───── Ausgangstext ─────
Daltrey: . . . ja, sie sind höher, und es gibt eine riesige Absperrung. Das gab und gibt es nicht bei den Who. Pete spielte für die ersten Reihen - und ich für die hinten. Wir hatten nie diesen Über-Star-Status der Stones. Ein bisschen vielleicht in der "Tommy"-Phase, aber im wesentlichen reden die Leute nicht über uns, sondern über unsere Musik. Und das ist toll.

SZ: Wahrscheinlich haben Sie deshalb mit mehr Würde überlebt.

Daltrey: Ja, gut möglich . . . Aber wer zählt meine vielen, vielen einsamen Nächte?

SZ: Was, wenn hier statt Mineralwasser etwas anderes zu trinken stünde?

Daltrey: Wenn Sie ein Interview mit Keith Richards führen würden, stünde hier eine Flasche Jack Daniels. Aber noch bevor Sie gekommen wären, hätte Keith sich zwei Teebeutel in ein Glas Wasser gehängt und würde so tun, als schenkte er sich vom Jack Daniels nach.

SZ: Sie rauben mir alle Illusionen!

Daltrey: Ich habe nichts gesagt.

SZ: Ray Davies von den Kinks singt über den "Dedicated Follower of Fashion". Verstehen sich die Engländer eigentlich besser anzuziehen?

Daltrey: Nein!

SZ: Aber Sie waren doch ein Mod!

Daltrey: Nein, ich habe den Mod gespielt.

SZ: Aber Sie wissen, was man trägt.

Daltrey: Nein, nein, eigentlich nicht. Weil ich so klein bin, kann ich nichts tragen. Es ist ein Alptraum, denn nichts passt mir, nichts sieht gut aus. Es ist furchtbar, ich bin ein wandelnder, kleiner Wäschesack.
───── Bereitgestelltes Material ─────
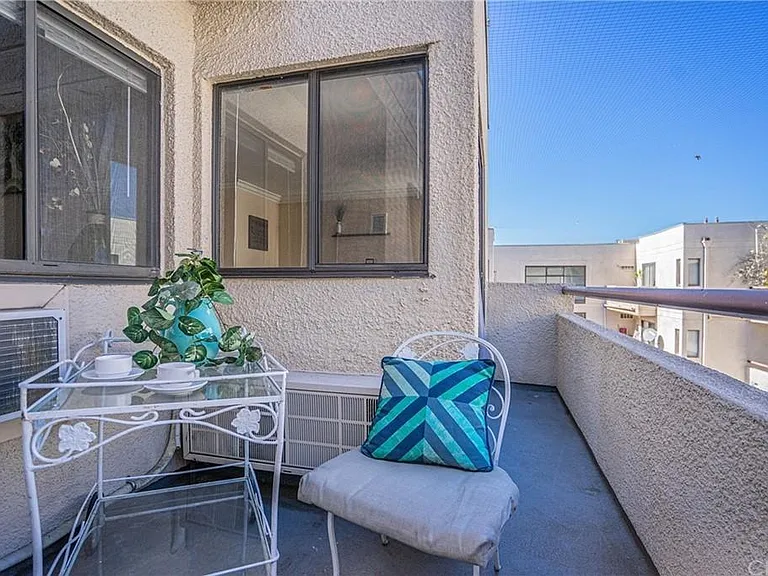 435 S Virgil Ave #320 — Photo 23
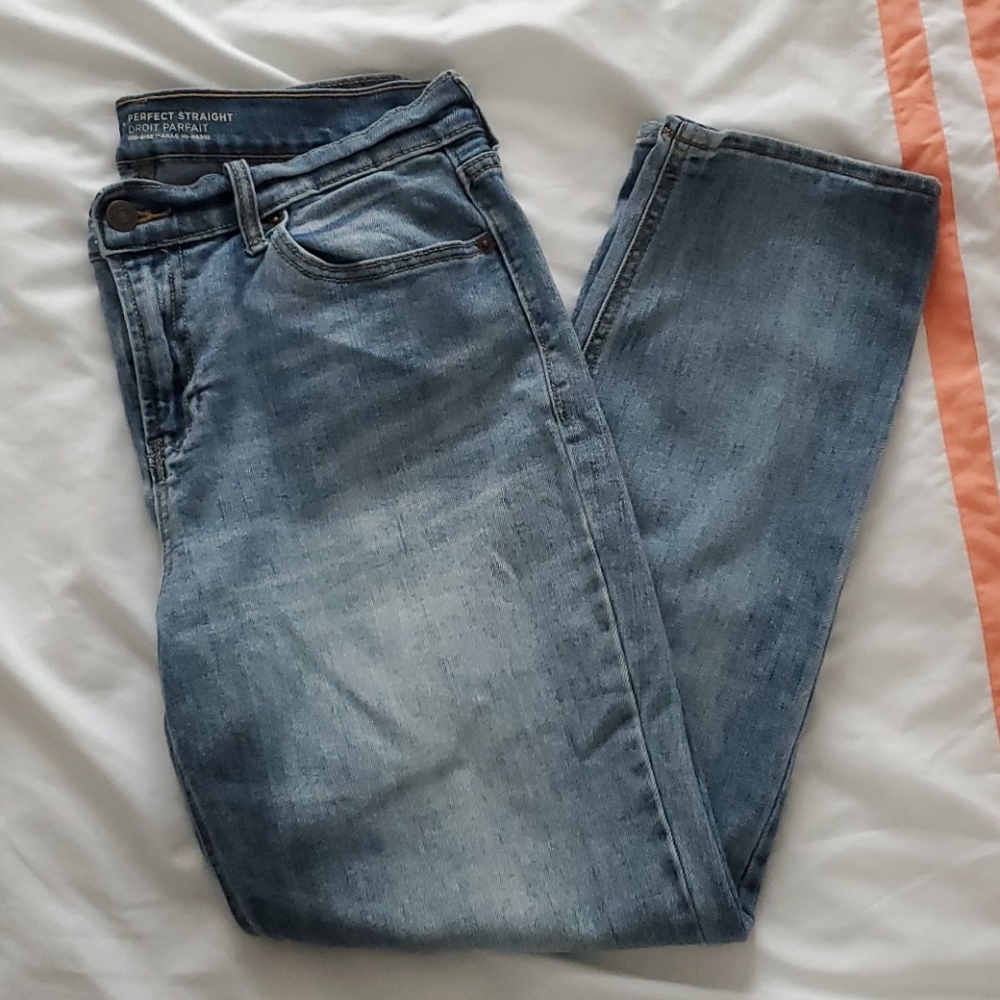 Old Navy Straight Leg Ankle Jeans
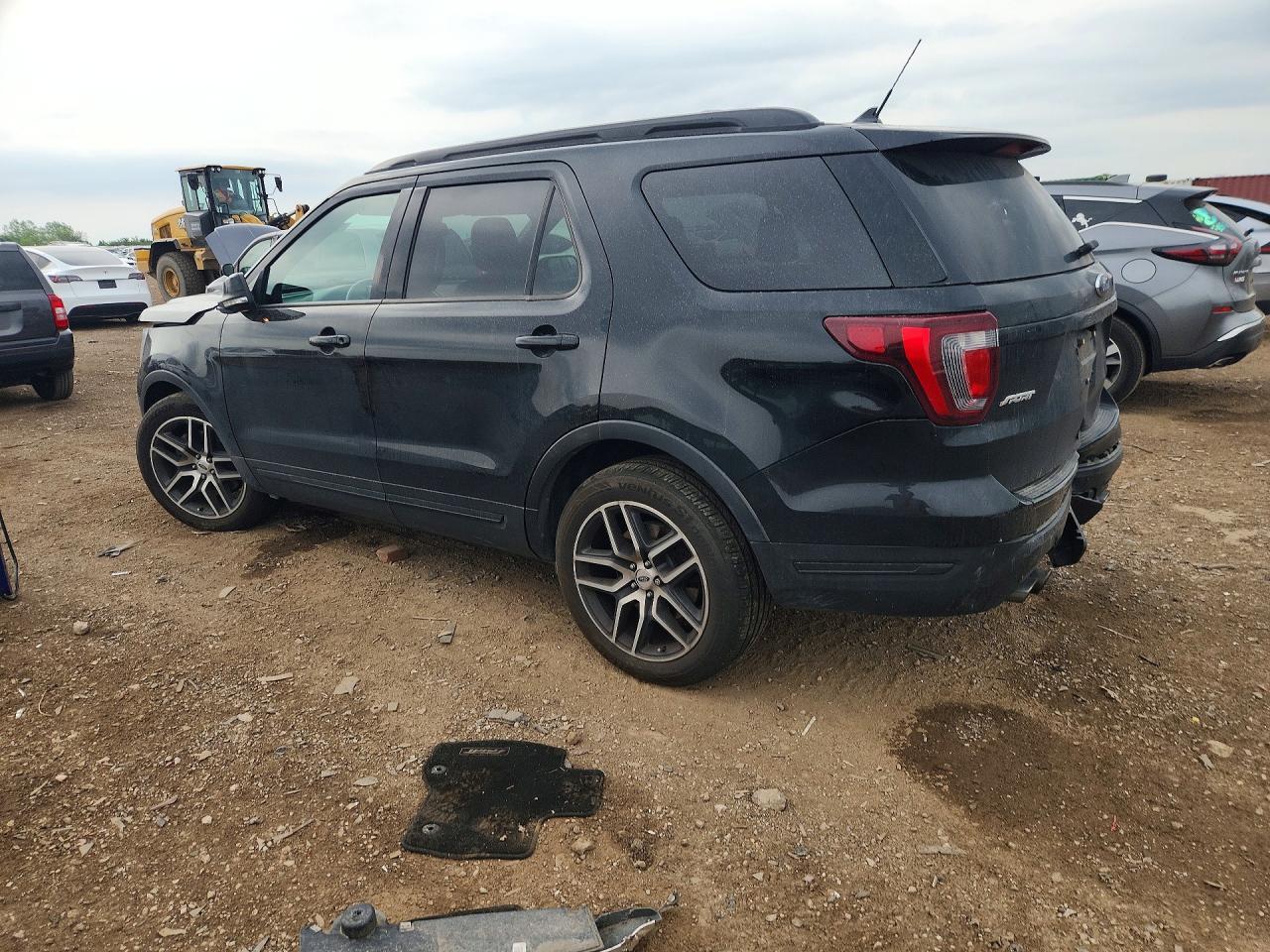 2018 Ford Explorer Sport - Фото 2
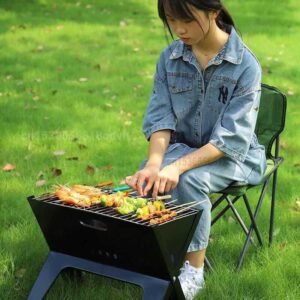 Portable Foldable X-Shaped BBQ grill charcoal grill, dapat dilipat dan mudah untuk disimpan serta mudahdibersihkan. Anda bisa mendapatkan produk ini di Erjee Camping Store. Toko lat camping terlengkap di Bali yang menyediakan perlengkapan camping, hiking dan outdoor.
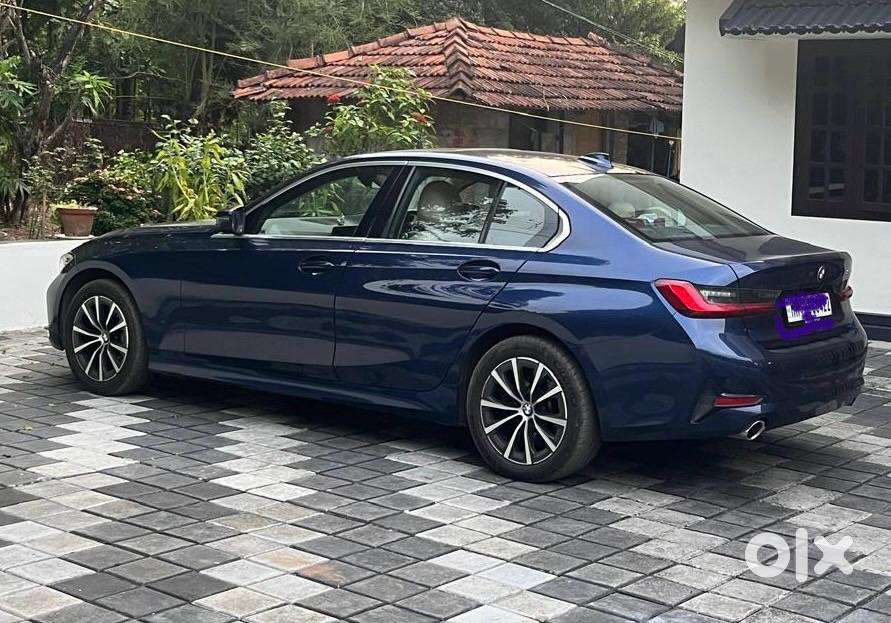 Bmw 330 I Sport Car In Good Condition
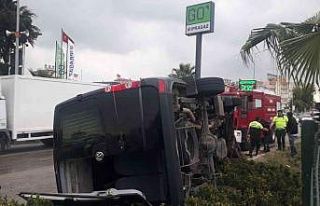 Antalya’da lüks minibüs yoldan çıktı: 1 yaralı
─────
— Zu erledigende Aufgaben —
1 – Beantworten Sie anhand des Interviews mit Daltrey die folgenden Fragen:
(a) Für welche Reihen spielte Pete laut Daltrey?
(b) Was hätte sich Keith Richards laut Daltrey in ein Glas Wasser gehängt?
(c) Was hat Daltrey nach eigener Aussage gespielt, statt es zu sein?
2 – Entnehmen Sie dem Interview mit Daltrey wortgetreu den Abschnitt, der mit „SZ: Wahrscheinlich haben“ beginnt und bis einschließlich „Ich habe nichts gesagt.“ reicht.
3 – Führen Sie das Interview mit Daltrey im Anschluss an dessen letzten Satz weiter.

— Lösungen der Aufgaben —
1 –
(a) Für die ersten Reihen.
(b) Zwei Teebeutel.
(c) Den Mod.

2 –
SZ: Wahrscheinlich haben Sie deshalb mit mehr Würde überlebt.

Daltrey: Ja, gut möglich . . . Aber wer zählt meine vielen, vielen einsamen Nächte?

SZ: Was, wenn hier statt Mineralwasser etwas anderes zu trinken stünde?

Daltrey: Wenn Sie ein Interview mit Keith Richards führen würden, stünde hier eine Flasche Jack Daniels. Aber noch bevor Sie gekommen wären, hätte Keith sich zwei Teebeutel in ein Glas Wasser gehängt und würde so tun, als schenkte er sich vom Jack Daniels nach.

SZ: Sie rauben mir alle Illusionen!

Daltrey: Ich habe nichts gesagt.

3 –
SZ: In "Tommy" sehen Sie sehr gestylt aus.

Daltrey: Das war irgendwie zusammengehauen. Mein Bühnenkostüm, den "Tommy"-Anzug mit den Fransen, hat mir ein Freund gemacht. Der Anzug wurde durch Woodstock richtig berühmt. Er bestand aus ein paar Fetzen, alten Lumpen, mit denen man das Auto putzt. Waschen konnte man das sowieso nicht, nach zwei, drei Auftritten habe ich das Ding weggeschmissen. Mir gefiel dieses Kostüm, weil man unbehindert seiner Arbeit nachgehen konnte. Ich trug nichts drunter und war deshalb vollkommen frei.

SZ: Vor einer halben Million Menschen: War Woodstock das größte Erlebnis?

Daltrey: Nein, nein. Für uns war es nur eine Show unter vielen, und zwar keine besonders gute. Als wir endlich auf die Bühne kamen, war es früh am Morgen - und alle standen unter Drogen.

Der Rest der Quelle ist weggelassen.